桐谷圭治さんの情熱
この人のすごさは半端ではない。この人の情念は衰えることなく、もう50年も続いている。時代は、ついにこの人を越えることはないのかもしれない。この人が40年前に提唱したIPMがやっと農水省の「環境政策の基本方針」にも明記されているが「防虫ネット等を用いた物理的な防除や、天敵等を用いた生物的な防除などと、化学合成農薬の使用低減とを組み合わせた」ものが、IPM(総合的病害虫群管理)だと言うのだから、赤面する。この人はIPMを「害虫をただの虫にする技術だ」と表現する。この二つの表現の深度の違いには、唖然とする。手段は「まなざし」を付加されないと、技術にはならない。
 この人はレイチェル・カーソンの『沈黙の春』を、1964年にカルフォルニア大学の生協で手にしている。そして、1974年に高知県で、BHCを環境への影響を根拠に追放した。国に先駆けること2年、環境の世紀は日本でもこの人によって扉が開けられた。さらに1978年、この人はIPMの精神を「減農薬」という言葉を造語し、発信した。それが『害虫とたたかう』(NHKブックス)だった。この本はベストセラーになり、多くの若い研究者や指導員に衝撃を与えた。しかし、この戦後史上に残る名著は今では絶版だ。この本がなければ、減農薬運動もなかったし、この農と自然の研究所も生まれなかっただろう。
 そして、この世界的に高名は昆虫学者は、75歳にして、日本の農業の未来を指し示す本を執筆した。学者らしく端正な筆運びにの行間に、またしても熱い情念がほとばしるところがある。それにしてもこの本の書名は、黙示録的だ。『ただの虫を無視しない農業』(築地書館)を、私たち百姓は目指したい。
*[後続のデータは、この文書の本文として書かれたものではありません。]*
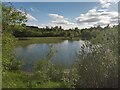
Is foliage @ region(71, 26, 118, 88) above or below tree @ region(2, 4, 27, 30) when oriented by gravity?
below

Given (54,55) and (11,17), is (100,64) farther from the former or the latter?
(11,17)

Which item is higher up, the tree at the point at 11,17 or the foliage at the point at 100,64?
the tree at the point at 11,17

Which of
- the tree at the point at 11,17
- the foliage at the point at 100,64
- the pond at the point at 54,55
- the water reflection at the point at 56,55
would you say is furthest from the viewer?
the water reflection at the point at 56,55

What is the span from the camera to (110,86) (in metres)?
6.81

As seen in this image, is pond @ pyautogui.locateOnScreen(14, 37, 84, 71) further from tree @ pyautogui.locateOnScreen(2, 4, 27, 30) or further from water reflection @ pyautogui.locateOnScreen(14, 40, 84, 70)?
tree @ pyautogui.locateOnScreen(2, 4, 27, 30)

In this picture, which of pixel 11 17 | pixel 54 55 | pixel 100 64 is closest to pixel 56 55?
pixel 54 55

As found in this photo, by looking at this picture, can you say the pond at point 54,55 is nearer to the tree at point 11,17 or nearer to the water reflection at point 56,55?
the water reflection at point 56,55

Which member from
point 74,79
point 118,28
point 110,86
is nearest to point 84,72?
point 74,79

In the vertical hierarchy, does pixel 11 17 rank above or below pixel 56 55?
above

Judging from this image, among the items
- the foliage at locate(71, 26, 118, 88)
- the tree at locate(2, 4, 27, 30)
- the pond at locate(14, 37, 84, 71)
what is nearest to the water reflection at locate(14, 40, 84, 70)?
the pond at locate(14, 37, 84, 71)

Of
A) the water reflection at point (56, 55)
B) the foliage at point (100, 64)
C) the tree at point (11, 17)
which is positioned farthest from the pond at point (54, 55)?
the tree at point (11, 17)

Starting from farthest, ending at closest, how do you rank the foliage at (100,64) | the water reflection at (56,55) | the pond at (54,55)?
the water reflection at (56,55)
the pond at (54,55)
the foliage at (100,64)

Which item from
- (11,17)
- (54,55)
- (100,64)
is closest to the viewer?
(11,17)

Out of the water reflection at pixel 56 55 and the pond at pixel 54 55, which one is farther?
the water reflection at pixel 56 55
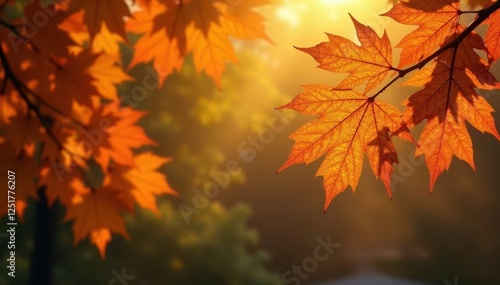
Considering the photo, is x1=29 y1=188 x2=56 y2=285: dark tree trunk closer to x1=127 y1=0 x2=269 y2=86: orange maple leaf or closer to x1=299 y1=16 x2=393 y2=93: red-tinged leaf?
x1=127 y1=0 x2=269 y2=86: orange maple leaf

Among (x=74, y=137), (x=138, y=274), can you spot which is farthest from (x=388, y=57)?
(x=138, y=274)

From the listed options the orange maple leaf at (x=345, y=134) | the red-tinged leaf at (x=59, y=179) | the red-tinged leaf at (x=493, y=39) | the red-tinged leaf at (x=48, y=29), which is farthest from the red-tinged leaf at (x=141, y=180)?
the red-tinged leaf at (x=493, y=39)

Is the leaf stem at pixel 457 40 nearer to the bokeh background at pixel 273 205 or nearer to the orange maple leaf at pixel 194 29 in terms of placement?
the bokeh background at pixel 273 205

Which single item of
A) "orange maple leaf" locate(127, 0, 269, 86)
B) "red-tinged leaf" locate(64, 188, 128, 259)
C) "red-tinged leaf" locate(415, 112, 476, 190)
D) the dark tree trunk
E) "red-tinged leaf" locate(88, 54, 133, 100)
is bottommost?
"red-tinged leaf" locate(415, 112, 476, 190)

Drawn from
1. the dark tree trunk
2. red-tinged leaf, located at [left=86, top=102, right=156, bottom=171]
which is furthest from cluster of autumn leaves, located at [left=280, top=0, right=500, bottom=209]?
the dark tree trunk

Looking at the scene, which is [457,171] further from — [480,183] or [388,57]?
[388,57]

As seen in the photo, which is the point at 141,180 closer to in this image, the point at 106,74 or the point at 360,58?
the point at 106,74
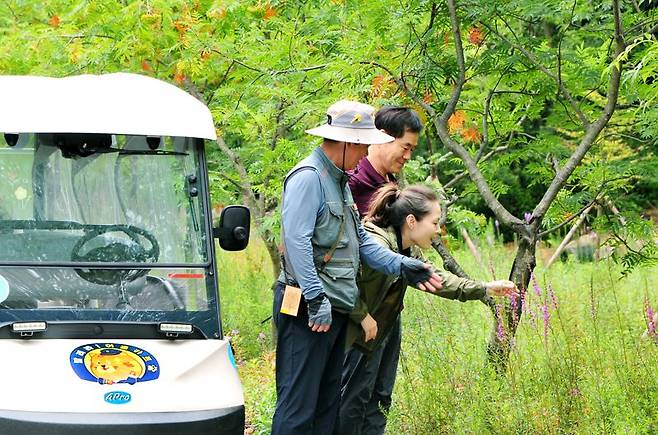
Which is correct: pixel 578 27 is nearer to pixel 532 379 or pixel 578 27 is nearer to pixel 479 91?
pixel 479 91

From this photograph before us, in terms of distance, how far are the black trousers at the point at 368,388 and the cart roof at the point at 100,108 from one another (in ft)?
5.21

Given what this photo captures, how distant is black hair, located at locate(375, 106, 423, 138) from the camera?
6512mm

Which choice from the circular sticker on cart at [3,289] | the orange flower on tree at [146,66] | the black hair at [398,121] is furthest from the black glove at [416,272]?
the orange flower on tree at [146,66]

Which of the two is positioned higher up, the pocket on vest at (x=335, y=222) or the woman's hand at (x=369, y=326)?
the pocket on vest at (x=335, y=222)

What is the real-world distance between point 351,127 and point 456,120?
2188 mm

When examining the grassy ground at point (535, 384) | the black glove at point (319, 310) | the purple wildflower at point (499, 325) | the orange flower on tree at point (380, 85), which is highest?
the orange flower on tree at point (380, 85)

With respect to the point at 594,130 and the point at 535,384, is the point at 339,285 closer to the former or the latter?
the point at 535,384

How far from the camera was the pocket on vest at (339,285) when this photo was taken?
18.8ft

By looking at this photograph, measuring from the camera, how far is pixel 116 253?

国民もそういう農業を支えてほしい。
 技術は、精神性の深さを湛えてほしいものだ。戦後、この国の農政や農学や農民運動がもっとも不得意な世界を、再興する理論の書が書かれた。この人の名は記憶に留めてほしい。桐谷圭治という農学者をもった喜びを、いま噛みしめる。

「環境にやさしい農業」を目指すことに誰も反対はしない。でも、農業が「環境にやさしい」かどうかは、どうして判断するのだろうか。「農薬や化学肥料を減らせばいい」という答えが返ってくる。しかしその結果、環境に優しくなったかどうかを判断する基準もなければ、確認する技術もない。これが日本の現状なのである。この本は日本で初めて、この問いに答えを出した。日本のIPM(総合的病害虫管理)をリードしてきた著者は、IPMの目標は「害虫をただの虫にする」ことだと明確に言い切る。決して、「環境に負荷の少ない手段を駆使する」ことではないのだ。
 今まで、百姓を理論的に支援してきた著者が、とうとう満を持して提案した農業技術理論が、IBMである。直訳すれば「総合的な生物多様性の管理」になる。これこそが「自然環境にやさしい農業」の本質である。それを著者は「ただの虫を無視しない農業」と表現する。害虫・益虫よりも、田畑に多いのは「ただの虫」である。やっと農学は「ただの虫」つまり自然環境を射程に収める理論を構築できたのである。ここまで来るのに、著者は40年もかけている。その課程をも丹念に振り返ってくれているので、農業の新しい歴史書を読むような興奮も覚える。
しかし著者は、あくまでも謙虚だ。この理論を深め、広げるのは、学者だけではできない、と言う。百姓はそれに応えようという気になる。この本はこれからの農業と自然環境の関係を考える際の、もっとも科学的で、信頼のおける理論書として、これからの20年間を導いてくれるだろう。